I am a 28 year old wife, not a mother yet, but I feel I should respond as a child whose mother was a STAHM and then went back to work. I honestly feel like her going back to work was the best decision for her and the family. She was a STAHM until both of my sisters were grown and moved out, but I became a latch key kid at 11. The adjustment was tough, I am not going to lie. The first few weeks I kept forgetting my keys more often than not, but after a while I learned and now I never lose or forget anything, let alone my keys. It was during those years that I also learned how to cook and do laundry, and as a teen when I couldn't get a ride to the mall, I picked up a bus schedule and got there myself.
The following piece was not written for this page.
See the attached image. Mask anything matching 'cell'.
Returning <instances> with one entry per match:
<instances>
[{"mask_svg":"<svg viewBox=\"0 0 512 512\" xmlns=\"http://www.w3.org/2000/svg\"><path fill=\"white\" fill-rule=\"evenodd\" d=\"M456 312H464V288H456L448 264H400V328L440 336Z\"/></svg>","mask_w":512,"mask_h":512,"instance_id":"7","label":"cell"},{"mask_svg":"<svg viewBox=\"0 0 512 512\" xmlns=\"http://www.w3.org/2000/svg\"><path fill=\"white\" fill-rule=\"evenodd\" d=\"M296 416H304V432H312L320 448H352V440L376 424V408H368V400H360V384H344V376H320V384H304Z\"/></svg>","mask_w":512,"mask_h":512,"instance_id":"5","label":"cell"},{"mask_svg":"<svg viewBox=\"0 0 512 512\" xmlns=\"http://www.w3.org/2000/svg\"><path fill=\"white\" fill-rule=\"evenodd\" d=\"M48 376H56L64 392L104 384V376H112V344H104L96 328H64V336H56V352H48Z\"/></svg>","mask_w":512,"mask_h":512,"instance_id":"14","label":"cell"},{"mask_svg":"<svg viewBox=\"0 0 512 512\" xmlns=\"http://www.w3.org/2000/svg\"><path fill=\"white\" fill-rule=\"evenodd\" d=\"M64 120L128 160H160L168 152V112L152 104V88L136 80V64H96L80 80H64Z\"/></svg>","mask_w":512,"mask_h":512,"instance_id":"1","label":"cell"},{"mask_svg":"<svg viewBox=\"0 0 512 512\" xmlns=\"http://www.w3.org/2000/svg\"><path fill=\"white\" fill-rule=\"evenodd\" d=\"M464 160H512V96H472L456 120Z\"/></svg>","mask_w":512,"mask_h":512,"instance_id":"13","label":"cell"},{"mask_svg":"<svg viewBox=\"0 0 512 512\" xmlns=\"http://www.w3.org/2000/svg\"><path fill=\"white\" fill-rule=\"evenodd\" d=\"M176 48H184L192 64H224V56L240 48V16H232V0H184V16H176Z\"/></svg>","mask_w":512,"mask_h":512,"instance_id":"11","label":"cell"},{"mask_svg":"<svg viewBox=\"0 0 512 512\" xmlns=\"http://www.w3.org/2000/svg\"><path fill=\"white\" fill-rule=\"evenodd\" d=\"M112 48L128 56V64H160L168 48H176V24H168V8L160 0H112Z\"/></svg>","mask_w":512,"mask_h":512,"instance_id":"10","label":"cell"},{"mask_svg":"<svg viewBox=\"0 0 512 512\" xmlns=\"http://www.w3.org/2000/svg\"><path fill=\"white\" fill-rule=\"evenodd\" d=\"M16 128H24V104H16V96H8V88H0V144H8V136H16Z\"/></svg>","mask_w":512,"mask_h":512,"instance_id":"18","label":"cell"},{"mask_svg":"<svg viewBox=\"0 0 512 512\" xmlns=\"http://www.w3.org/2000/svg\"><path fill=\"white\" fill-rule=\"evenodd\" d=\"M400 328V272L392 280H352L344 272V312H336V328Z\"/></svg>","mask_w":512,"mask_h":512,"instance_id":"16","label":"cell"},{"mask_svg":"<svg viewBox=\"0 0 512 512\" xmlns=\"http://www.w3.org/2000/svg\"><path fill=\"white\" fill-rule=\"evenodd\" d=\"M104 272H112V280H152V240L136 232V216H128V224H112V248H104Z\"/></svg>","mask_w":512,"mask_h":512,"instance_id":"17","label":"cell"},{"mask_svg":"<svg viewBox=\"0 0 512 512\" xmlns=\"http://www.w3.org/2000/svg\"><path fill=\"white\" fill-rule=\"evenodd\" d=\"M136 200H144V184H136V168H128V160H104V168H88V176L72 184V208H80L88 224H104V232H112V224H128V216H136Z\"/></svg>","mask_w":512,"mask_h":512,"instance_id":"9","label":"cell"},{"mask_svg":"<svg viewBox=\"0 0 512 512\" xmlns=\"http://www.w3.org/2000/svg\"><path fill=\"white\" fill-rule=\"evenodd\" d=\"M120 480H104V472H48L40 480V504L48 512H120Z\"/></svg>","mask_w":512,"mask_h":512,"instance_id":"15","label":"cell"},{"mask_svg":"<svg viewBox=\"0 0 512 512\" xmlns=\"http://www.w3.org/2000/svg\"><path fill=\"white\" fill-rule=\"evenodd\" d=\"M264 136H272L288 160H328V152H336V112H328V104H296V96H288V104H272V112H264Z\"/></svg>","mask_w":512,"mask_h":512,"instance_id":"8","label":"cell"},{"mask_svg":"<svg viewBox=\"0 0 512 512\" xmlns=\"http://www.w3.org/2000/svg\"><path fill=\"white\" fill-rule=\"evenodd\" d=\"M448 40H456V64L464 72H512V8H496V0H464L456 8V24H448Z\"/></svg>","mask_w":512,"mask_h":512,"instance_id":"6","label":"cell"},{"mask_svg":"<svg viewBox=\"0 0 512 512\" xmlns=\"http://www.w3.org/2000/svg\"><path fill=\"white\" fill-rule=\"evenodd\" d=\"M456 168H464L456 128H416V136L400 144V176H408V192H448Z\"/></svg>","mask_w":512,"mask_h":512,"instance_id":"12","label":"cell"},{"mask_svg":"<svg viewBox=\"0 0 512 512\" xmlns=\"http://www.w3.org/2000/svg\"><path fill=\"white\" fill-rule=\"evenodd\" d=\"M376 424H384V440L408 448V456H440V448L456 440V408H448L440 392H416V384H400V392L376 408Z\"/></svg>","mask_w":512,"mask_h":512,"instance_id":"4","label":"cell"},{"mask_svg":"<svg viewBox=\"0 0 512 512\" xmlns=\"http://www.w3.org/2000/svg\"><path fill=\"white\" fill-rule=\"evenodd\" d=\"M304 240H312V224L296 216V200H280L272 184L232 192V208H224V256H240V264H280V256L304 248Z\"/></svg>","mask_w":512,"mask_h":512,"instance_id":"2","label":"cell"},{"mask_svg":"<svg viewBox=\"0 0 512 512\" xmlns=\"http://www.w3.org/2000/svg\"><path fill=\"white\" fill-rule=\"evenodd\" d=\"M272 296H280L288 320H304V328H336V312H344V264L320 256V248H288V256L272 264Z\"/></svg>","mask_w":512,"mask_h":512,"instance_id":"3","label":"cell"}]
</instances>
Compared to my older sisters, I had an easier adjustment into college and taking care of myself. I planned a trip to London by myself and have driven across the USA all on my own. My parents never worry about me taking care of things, and although I am the youngest, I am usually thought of as the most responsible and trustworthy sibling, whereas my sister cannot take a train from Providence to Boston by herself.
My mother was also happier during that time. She made friends and had interesting stories to share about her work day. To all the STAHM's out there, I am glad that my mother was home to care for me during my younger years, and if it is feasible for you to do, I would encourage it. But I honestly attribute a large part of my personal growth to my mother going back to work. Sometimes being a good parent means letting them go to find their own way.
I asked my teens last night for the honest to God truth. They said they loved going to day care. It was a good one and they had a lot of fun there. They also said they would definitely send their kids. I told them that if that was their plan then they would need to get a good job because it is expensive.